- _Task statement_: Edit the piece on lichen below, writing out everything from "Here it is once" down to "the only one." with "fallen poplar" changed to "toppled poplar".

- _Selected excerpt_:
The beautiful diversity of life is what makes our world unique, it’s also what makes it live. As we continue to wreck biodiverse landscapes and our ways of farming, building and emitting eradicates species on a scale only seen five times previously in the 4billion years Earth has been a thing, we can’t forget that. Thankfully, lots of people haven’t. Lots of them will be tomorrow’s policymakers and, living with the anxiety of the planet’s poor health, will bring much-needed change.
This attempt to photograph fungi all year round is a silly mission but it has challenged me. In trying to find something to photograph, it’s taken me to read more on the diversity of fungal life that exists in the absence of typical mushrooms. One week I may have to post a photo of the black mould a former landlord is blaming me for. It has also taught me that most of my photography is in fact built around dead stuff. This doesn’t half make you look odd in the real world.
Just like the march of unsustainable consumer-based economies, we should be mindful of the spread of Xanthoria parietina, a pollution-tolerant species seen here in bright yellow making its way across the lichen community.
Lichens are good indicators of air quality, due to their intolerance of nitrogen dioxide and sulphur dioxide. These chemicals are produced through emissions from pollution caused by car engines and from farming chemicals respectively. My studio this week is an abandoned poplar plantation along the river Rother in West Sussex surrounded by arable farming. If you look at the uppermost branches in the image above, you can see the spread of Xanthoria in the golden glow it creates.
Here it is once more, spreading across more species of lichen on a fallen poplar.
Lichen has saved my photographic January. Whether you use your phone or anything else, I know I’m not the only one.
I’m not just lichen it, I’m lovin’ it!

Scene-based reasoning records

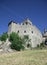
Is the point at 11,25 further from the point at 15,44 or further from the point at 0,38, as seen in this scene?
the point at 15,44

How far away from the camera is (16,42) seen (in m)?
58.5

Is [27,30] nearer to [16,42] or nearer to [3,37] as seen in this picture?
[3,37]

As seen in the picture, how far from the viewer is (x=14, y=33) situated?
210 feet

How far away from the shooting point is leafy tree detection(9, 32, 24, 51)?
2249 inches

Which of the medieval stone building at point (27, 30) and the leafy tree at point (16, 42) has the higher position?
the medieval stone building at point (27, 30)

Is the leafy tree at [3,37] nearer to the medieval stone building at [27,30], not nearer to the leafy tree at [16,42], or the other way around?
the leafy tree at [16,42]

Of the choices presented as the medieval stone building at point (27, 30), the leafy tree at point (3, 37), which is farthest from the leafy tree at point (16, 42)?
the medieval stone building at point (27, 30)

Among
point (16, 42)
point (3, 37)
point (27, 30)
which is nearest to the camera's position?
point (16, 42)

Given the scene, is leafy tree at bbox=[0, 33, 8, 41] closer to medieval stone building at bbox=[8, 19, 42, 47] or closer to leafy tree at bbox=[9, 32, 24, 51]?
leafy tree at bbox=[9, 32, 24, 51]

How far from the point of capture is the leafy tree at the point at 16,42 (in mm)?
57116

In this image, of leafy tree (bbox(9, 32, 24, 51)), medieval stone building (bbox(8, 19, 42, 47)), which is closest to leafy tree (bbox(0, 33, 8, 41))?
leafy tree (bbox(9, 32, 24, 51))

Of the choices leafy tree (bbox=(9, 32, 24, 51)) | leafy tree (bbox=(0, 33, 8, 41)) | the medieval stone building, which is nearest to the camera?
leafy tree (bbox=(9, 32, 24, 51))

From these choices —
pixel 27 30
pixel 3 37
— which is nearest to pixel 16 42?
pixel 3 37

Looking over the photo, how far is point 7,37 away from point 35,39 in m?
11.3
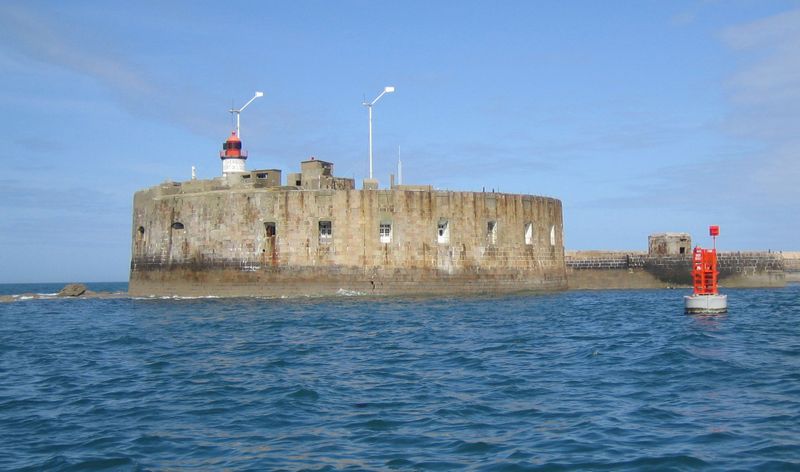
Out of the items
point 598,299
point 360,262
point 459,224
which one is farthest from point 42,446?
point 598,299

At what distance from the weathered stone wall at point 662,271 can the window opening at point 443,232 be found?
12138 mm

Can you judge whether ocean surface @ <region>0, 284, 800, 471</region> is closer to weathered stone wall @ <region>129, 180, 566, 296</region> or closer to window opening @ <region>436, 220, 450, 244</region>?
weathered stone wall @ <region>129, 180, 566, 296</region>

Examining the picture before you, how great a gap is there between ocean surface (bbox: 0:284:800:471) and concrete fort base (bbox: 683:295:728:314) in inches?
65.7

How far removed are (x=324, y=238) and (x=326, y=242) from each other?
0.55 feet

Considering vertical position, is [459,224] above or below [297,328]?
above

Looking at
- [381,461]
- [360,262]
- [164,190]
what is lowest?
[381,461]

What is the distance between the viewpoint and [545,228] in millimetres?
34062

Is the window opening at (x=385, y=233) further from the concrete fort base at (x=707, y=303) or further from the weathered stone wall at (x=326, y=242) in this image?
the concrete fort base at (x=707, y=303)

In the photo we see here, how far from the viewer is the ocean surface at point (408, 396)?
305 inches

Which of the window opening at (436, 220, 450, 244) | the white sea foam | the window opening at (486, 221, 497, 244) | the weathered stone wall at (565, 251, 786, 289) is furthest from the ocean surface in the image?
the weathered stone wall at (565, 251, 786, 289)

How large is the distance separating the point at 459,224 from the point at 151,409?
21.8 m

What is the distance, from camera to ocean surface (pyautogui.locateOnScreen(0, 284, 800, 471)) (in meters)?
7.76

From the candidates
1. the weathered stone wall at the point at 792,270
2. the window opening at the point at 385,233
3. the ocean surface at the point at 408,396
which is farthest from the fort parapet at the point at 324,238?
the weathered stone wall at the point at 792,270

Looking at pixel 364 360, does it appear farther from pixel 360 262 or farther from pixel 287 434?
pixel 360 262
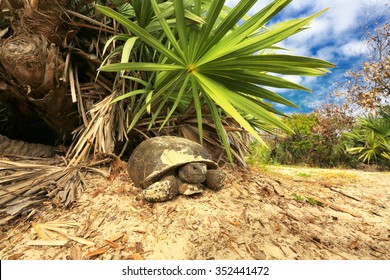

- _Solution_:
Here it is once more, spreading across more species of lichen on a toppled poplar.
Lichen has saved my photographic January. Whether you use your phone or anything else, I know I’m not the only one.